CVST appeared symptoms are mainly in headaches that range from mild to severe depending on the severity of CVST. Corresponding to headache, other neurological symptoms can be seen depending on the severity of CVST like epilepsy, neurological defects, or even coma and death. It is mostly been contributed with 0.5% of stork depending on the stage as well. With all CVST symptoms that can be seen it’s similar to RCVS symptoms, differentiating the diagnosis of both need clearance of the etiology and pathophysiology of them.

As mentioned before about the understudies in the pathophysiology of RCVS, it is CVST turn to take part in studies to understand its pathophysiology. CVST pathophysiology to be visibly clear, experiments and studies must be done, and according to the results, CVST will be clearer. Despite that fact, general and available diagnostic tools should take part as well to find a way in understanding the pathophysiology of CVST. Some methods and studies were impressively helpful and others only detected changes inside the CVST patients that can give an overlapping diagnosis with neurovascular disorders.

Animal models were the first volunteer studies that were done in understanding CVST. Several types of animal models were volunteered in this study. Types used are known in animals generated with ligations of superior sagittal sinus or thrombus animal models that use injection thrombi or ferric chloride. Concerning the model’s difference, each type explained CVST in its way. By many expiations, it was confusing to understand the pathophysiology of CVST.

According to this, histological studies were involved only in rate experiments that were suggested for accurate understanding according to the similarity features of rates with human features. This study had taken a method that was done by inserting a water-swellable rubber and implanting it into the SSS. SSS occlusion had been detected in CVST patients with noticing of edema also in the brain parenchyma in this study. With all of these animal studies, it was shown that CVST is induced mainly by intracranial injuries such as intracranial tumors, brain abscesses, and traumatic brain injury or inflammation in the brain like meningitis.

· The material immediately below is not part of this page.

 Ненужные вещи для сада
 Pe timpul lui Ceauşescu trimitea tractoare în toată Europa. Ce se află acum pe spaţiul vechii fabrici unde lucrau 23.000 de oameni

The radiological method like MRI is considered one of the tools for detecting changes in CVST patients. According to many MRI screenings in CVST animals and patients, MRIs only helped detect damaged vasculature or hemorrhage that can be seen in severe cases, without finding a specific marker to diagnose CVST, differentiate it from RCVS, or even neurovascular disorders. Blood tests were more helpful in detecting some blood tests that can detect coagulation like plasma protein levels test, prothrombin time or thrombin time test, detecting inflammation by WBC count test, as were detected an increase in WBC count, neutrophils exactly were noted significantly high in CVST patients in comparison with healthy people. Corresponding to that were noted behavioral changes like anxiety and depression.

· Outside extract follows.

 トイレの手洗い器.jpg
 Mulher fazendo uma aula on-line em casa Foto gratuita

Besides these tools, morphology was detecting in CVST patients a distortion in the surrounding veins as well it was detecting intricate vascular pathways around the venous sinus that occluded. Corresponding to the morphology, imaging tools like T2WI and DWI scanning detected occlusion in SSS as well as brain edema. Besides these findings, it was shown higher ADC values in CVST patients compared with normal healthy people.

To combine, the diagnosis of CVST patients had shown an increase in ICP, intracranial hypertension with constant CSF, and cerebral blood flow according to the airtight rigid structure of the skull cavity to other changes that were shown. Compared to RCVS, these are some differentiating changes that were noted in CVST patients.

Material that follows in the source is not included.